Henry Kissinger, L’ordre du monde

Ordre et désordre du monde

Le nou­veau livre d’Henry Kis­sin­ger n’est pas une simple reprise de sa magis­trale somme Diplo­ma­tie publiée en 1994. Car si L’ordre du monde com­porte plu­sieurs récits his­to­riques, nour­ris de vastes connais­sances et de mises en pers­pec­tives pas­sion­nantes, il est aussi une riche réflexion sur l’état actuel du monde et ses mul­tiples dan­gers.
A l’origine du monde moderne se trouve le sys­tème de West­pha­lie que Kis­sin­ger décrit en détails pour en sou­li­gner les avan­tages : un ordre com­posé d’Etats sou­ve­rains, cha­cun res­pec­tant la sou­ve­rai­neté de l’autre, sans réfé­rence idéo­lo­gique ou autre moti­va­tion mora­liste, avec le souci de l’équilibre que le Royaume-Uni gra­vera dans le marbre de sa poli­tique étran­gère. Or, on aurait tort de consi­dé­rer que cette concep­tion de l’ordre du monde – que les Euro­péens ont impo­sée au monde avant de s’en déta­cher pour construire l’Union euro­péenne et défi­ni­ti­ve­ment sor­tir de l’histoire – consti­tue l’alpha et l’oméga des autres civilisations.

Bien au contraire, Kis­sin­ger met en évi­dence les per­cep­tions pro­fon­dé­ment diver­gentes qui habitent les musul­mans et les Asia­tiques en géné­ral, et les Chi­nois et les Ira­niens en par­ti­cu­lier.
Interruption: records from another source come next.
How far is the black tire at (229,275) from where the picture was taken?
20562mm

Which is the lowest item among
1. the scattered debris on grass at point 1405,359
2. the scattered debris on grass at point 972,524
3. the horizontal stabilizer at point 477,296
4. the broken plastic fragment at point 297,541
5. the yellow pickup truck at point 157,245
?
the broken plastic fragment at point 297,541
En effet, dans des pages lumi­neuses de clarté, l’ancien uni­ver­si­taire explique les rai­sons pour les­quelles l’islam, dans ses ver­sions les plus rigo­ristes et poli­tiques (celles des isla­mistes, de l’Iran et de l’Arabie Saou­dite) ne peut admettre la coexis­tence paci­fique d’Etats sou­ve­rains ; la situa­tion est d’autant plus chao­tique que le monde musul­man est ravagé par le conflit entre sun­nites et chiites qui rap­pelle celui de la guerre de Trente Ans d’où pré­ci­sé­ment est sorti l’ordre west­pha­lien. De la même manière, il insiste sur la vision hié­rar­chique et sino-centré des diri­geants de Pékin, ceux d’hier comme d’aujourd’hui, et les risques d’une confron­ta­tion avec le mes­sia­nisme amé­ri­cain. Le par­te­na­riat sino-américain lui appa­raît comme la meilleure voie pos­sible.
Tout au long du livre, on retrouve les fon­da­men­taux kis­sin­gé­riens : admi­ra­tion pour les Etats-Unis, per­ti­nence et donc main­tien de leur mis­sion his­to­rique en faveur de la liberté dans le monde mais méfiance pour les poli­tiques trop idéo­lo­giques et fina­le­ment plai­doyer pour un réa­lisme qui ne se veut pas cynique. Ainsi en est-il de l’Irak et de l’Afghanistan où l’erreur fatale a été de vou­loir construire une société, voire une nation, encou­ragé par l’illusion de rejouer le scé­na­rio alle­mand et japo­nais de l’après 1945.

Sont éga­le­ment pris en compte le rôle désor­mais joué par les tech­no­lo­gies modernes, le nucléaire bien sûr dont la pro­li­fé­ra­tion inquiète l’auteur mais aussi les NTIC dont Inter­net auquel on prête selon lui une capa­cité sur­es­ti­mée dans le rap­pro­che­ment des peuples. Le réa­liste est for­cé­ment pes­si­miste…
En fin de compte, Kis­sin­ger explique que tout ordre mon­dial stable, fondé sur la légi­ti­mité et l’équilibre, peut s’écrouler en cas de rejet de l’un de ses piliers, soit parce qu’un Etat ou une société remet en cause les prin­cipes uni­fiant ses membres, soit parce que l’émergence d’un Etat brise l’équilibre. C’est le cas du nôtre dont la sur­vie dépen­drait du main­tien du lea­der­ship amé­ri­cain et à terme de la moder­ni­sa­tion du sys­tème de West­pha­lie. Mais les deux sont-ils compatibles ?

Un brillant essai donc, qui se lit avec pré­ci­sion et grand intérêt.

fre­de­ric le moal

Henry Kis­sin­ger, L’ordre du monde, Fayard, février 2016, 395 p. - 25,00 €.